**Brief**
Please print exactly the lines running from the one that contains "How much space" to the end of the data, with both lines included.

—————

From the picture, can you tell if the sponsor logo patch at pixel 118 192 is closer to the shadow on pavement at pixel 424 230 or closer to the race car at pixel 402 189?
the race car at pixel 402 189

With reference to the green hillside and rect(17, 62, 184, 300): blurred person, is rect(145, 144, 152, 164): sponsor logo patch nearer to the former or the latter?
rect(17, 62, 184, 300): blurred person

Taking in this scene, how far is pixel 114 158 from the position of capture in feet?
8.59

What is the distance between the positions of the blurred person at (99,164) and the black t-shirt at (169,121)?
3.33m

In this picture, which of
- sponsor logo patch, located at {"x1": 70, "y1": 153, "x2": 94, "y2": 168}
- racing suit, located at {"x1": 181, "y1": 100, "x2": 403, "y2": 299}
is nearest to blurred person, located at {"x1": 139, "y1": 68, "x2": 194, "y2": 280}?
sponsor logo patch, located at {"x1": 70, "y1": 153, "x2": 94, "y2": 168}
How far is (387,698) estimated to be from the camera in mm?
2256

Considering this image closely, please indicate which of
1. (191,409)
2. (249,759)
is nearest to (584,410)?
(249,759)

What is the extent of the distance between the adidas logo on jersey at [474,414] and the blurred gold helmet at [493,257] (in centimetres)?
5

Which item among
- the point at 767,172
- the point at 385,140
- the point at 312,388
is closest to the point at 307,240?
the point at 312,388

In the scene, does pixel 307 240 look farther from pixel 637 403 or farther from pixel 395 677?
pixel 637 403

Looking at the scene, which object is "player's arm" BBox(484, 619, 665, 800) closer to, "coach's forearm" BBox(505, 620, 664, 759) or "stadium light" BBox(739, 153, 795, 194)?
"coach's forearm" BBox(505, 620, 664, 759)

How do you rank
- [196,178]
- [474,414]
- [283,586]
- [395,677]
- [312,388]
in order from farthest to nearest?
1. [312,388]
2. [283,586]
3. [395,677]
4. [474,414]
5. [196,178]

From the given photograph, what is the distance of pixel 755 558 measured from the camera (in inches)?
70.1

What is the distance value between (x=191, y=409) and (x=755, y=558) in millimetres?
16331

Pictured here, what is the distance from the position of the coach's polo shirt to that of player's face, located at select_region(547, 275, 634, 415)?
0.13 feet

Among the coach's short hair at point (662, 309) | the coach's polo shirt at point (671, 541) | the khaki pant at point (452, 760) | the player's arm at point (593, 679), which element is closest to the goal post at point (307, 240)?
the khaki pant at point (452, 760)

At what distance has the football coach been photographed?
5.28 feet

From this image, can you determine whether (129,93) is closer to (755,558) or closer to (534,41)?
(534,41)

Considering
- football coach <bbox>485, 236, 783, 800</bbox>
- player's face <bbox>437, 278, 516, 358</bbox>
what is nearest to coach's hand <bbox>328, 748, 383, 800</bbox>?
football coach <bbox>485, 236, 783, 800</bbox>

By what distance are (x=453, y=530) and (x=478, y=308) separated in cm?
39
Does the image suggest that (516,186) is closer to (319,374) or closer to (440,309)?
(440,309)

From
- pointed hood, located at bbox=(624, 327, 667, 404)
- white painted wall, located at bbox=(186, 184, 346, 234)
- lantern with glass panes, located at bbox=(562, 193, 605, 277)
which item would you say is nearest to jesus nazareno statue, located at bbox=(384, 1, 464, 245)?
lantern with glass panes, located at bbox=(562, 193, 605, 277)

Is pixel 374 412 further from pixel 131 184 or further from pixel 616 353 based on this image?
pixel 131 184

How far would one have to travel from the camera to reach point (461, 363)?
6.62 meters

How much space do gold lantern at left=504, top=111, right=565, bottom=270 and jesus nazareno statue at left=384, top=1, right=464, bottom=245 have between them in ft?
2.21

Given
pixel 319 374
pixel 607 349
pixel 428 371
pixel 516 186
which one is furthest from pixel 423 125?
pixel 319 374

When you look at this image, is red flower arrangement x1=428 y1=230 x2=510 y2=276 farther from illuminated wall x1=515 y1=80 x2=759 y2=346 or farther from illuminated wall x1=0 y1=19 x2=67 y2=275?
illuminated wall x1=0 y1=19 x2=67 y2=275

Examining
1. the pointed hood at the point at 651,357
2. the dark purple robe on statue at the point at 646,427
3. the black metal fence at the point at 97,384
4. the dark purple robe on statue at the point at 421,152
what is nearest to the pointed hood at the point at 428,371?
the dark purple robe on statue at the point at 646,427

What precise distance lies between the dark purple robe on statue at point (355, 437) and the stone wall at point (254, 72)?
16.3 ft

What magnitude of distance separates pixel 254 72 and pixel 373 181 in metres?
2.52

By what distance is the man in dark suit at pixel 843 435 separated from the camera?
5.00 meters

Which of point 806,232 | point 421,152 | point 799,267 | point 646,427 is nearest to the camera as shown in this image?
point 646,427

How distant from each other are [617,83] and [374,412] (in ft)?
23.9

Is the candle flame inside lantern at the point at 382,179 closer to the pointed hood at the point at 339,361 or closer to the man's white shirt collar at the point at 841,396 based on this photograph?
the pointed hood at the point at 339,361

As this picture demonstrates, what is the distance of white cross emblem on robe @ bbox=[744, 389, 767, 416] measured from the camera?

—————

**Written solution**
How much space do gold lantern at left=504, top=111, right=565, bottom=270 and jesus nazareno statue at left=384, top=1, right=464, bottom=245 have between them in ft?
2.21

Given
pixel 319 374
pixel 607 349
pixel 428 371
pixel 516 186
which one is furthest from pixel 423 125?
pixel 319 374

When you look at this image, is red flower arrangement x1=428 y1=230 x2=510 y2=276 farther from illuminated wall x1=515 y1=80 x2=759 y2=346 or farther from illuminated wall x1=0 y1=19 x2=67 y2=275?
illuminated wall x1=0 y1=19 x2=67 y2=275

Examining
1. the pointed hood at the point at 651,357
2. the dark purple robe on statue at the point at 646,427
3. the black metal fence at the point at 97,384
4. the dark purple robe on statue at the point at 421,152
what is nearest to the pointed hood at the point at 428,371?
the dark purple robe on statue at the point at 646,427

What precise distance lies between the dark purple robe on statue at point (355, 437) and the stone wall at point (254, 72)?
16.3 ft

What magnitude of distance separates pixel 254 72 and pixel 373 181 in metres?
2.52

By what distance is the man in dark suit at pixel 843 435 separated from the camera?
5.00 meters

Which of point 806,232 | point 421,152 | point 799,267 | point 646,427 is nearest to the camera as shown in this image?
point 646,427

How distant from each other are [617,83] and [374,412] (in ft)?
23.9

Is the candle flame inside lantern at the point at 382,179 closer to the pointed hood at the point at 339,361 or closer to the man's white shirt collar at the point at 841,396 based on this photograph?
the pointed hood at the point at 339,361

As this picture demonstrates, what is the distance of white cross emblem on robe @ bbox=[744, 389, 767, 416] measured from the camera?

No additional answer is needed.